Önceki günkü yazımızda Yemen’deki iç çatışmaların Suudi Arabistan’la İran’ı karşı karşıya getirebileceğini ve bu tehlikenin bölgesel, hatta küresel boyutlar alabileceğini belirtmiştik.
Bu noktaya tahmin edildiğinden de hızlı gelindi. İsyancı Şii Husi güçler ülkenin güneyinde saldırılarını yoğunlaştırıp stratejik Aden liman kentini neredeyse ele geçirecek duruma gelince, Suudi Arabistan önderliğindeki yeni koalisyon, askeri müdahale düğmesine bastı.
Bu harekât halen Husilerin kontrolü altında bulunan başkent San’a’ya karşı hava akınlarıyla başladı. Operasyonun bundan sonra karadan da sürmesi söz konusu.
Suudi Arabistan ve koalisyon ortaklarının bu müdahale için öne sürdükleri gerekçe, Devlet Başkanı Mansur Hadi’nin başında bulunduğu “meşru” hükümetin başkaldıran ve “dışarıdan” destek gören Husilerin tehdidi altında bulunmasıdır.
Bu tutum, operasyona lojistik katkıda bulunan ABD’nin aktif desteğine sahip. Türkiye de resmi bir beyanla bu eyleme arka çıkmış bulunuyor.
Yeni bir cephe
Yeni koalisyonda Suudi nüfuzu altındaki Körfez’deki Arap Emirlikleri’nin yanı sıra, Mısır, Sudan, Fas, Ürdün ve Pakistan’ın da yer alması çok anlamlıdır.

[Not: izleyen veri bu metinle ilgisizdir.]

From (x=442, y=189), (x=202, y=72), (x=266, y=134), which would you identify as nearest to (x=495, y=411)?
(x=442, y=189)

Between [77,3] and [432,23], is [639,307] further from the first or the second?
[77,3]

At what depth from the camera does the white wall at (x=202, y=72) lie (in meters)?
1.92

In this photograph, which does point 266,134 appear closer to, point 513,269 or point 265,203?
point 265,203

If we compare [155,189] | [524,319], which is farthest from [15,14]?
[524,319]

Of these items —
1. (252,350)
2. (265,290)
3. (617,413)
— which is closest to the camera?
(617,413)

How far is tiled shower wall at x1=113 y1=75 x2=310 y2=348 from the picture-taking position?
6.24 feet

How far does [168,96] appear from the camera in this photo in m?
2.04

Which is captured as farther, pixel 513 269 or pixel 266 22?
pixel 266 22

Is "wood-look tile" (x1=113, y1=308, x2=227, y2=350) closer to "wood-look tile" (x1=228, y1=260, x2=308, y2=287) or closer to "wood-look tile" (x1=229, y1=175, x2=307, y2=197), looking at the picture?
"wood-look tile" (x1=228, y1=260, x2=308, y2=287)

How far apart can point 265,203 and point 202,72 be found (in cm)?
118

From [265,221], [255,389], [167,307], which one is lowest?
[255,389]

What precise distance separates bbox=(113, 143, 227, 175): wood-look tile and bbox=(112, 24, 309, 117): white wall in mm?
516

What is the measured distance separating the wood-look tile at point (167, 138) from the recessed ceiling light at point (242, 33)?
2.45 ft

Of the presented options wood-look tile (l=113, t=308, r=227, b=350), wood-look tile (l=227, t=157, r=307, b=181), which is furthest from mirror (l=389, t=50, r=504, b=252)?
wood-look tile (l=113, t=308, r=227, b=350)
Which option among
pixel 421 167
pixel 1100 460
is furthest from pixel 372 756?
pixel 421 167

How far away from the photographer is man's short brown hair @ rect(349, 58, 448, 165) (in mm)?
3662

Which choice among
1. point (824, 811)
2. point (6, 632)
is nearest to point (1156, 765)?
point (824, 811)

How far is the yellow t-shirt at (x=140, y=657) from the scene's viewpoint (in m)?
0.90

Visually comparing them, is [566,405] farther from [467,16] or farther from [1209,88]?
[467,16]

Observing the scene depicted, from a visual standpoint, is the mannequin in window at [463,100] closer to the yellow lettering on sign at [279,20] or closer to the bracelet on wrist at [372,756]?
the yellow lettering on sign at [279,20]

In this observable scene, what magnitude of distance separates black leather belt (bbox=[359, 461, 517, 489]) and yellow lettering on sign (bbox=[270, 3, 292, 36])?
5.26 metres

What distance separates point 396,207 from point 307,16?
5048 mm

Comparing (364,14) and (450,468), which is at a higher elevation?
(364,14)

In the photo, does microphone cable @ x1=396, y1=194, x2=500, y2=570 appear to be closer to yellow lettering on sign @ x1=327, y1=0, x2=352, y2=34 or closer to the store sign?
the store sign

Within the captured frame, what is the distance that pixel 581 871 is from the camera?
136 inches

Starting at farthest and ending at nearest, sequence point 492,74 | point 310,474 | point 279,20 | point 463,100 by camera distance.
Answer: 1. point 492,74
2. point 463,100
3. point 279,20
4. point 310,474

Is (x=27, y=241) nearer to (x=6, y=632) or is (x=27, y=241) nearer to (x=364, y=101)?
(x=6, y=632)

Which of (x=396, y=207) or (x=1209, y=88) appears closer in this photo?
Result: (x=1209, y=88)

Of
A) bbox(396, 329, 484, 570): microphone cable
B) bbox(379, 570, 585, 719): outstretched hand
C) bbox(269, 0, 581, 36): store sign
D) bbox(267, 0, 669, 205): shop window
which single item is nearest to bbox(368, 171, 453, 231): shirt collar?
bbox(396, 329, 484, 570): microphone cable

Aslında Yemen’de isyancılarla rejim arasında 2011 Arap Baharı’ndan sonra ortaya çıkan (ve eski devlet başkanı Abdullah Saleh’in “düşmesine” yol açan) çatışmalar, bir iktidar kavgasının tezahürüdür. Yemen’in 25 milyon nüfusunun yüzde 30’unu oluşturan Husiler, yönetimde ortaklık ve çoğunlukta oldukları bölgelerde de geniş özerklik isteyerek yola çıktılar. Bunu sağlamak için de silaha sarıldılar.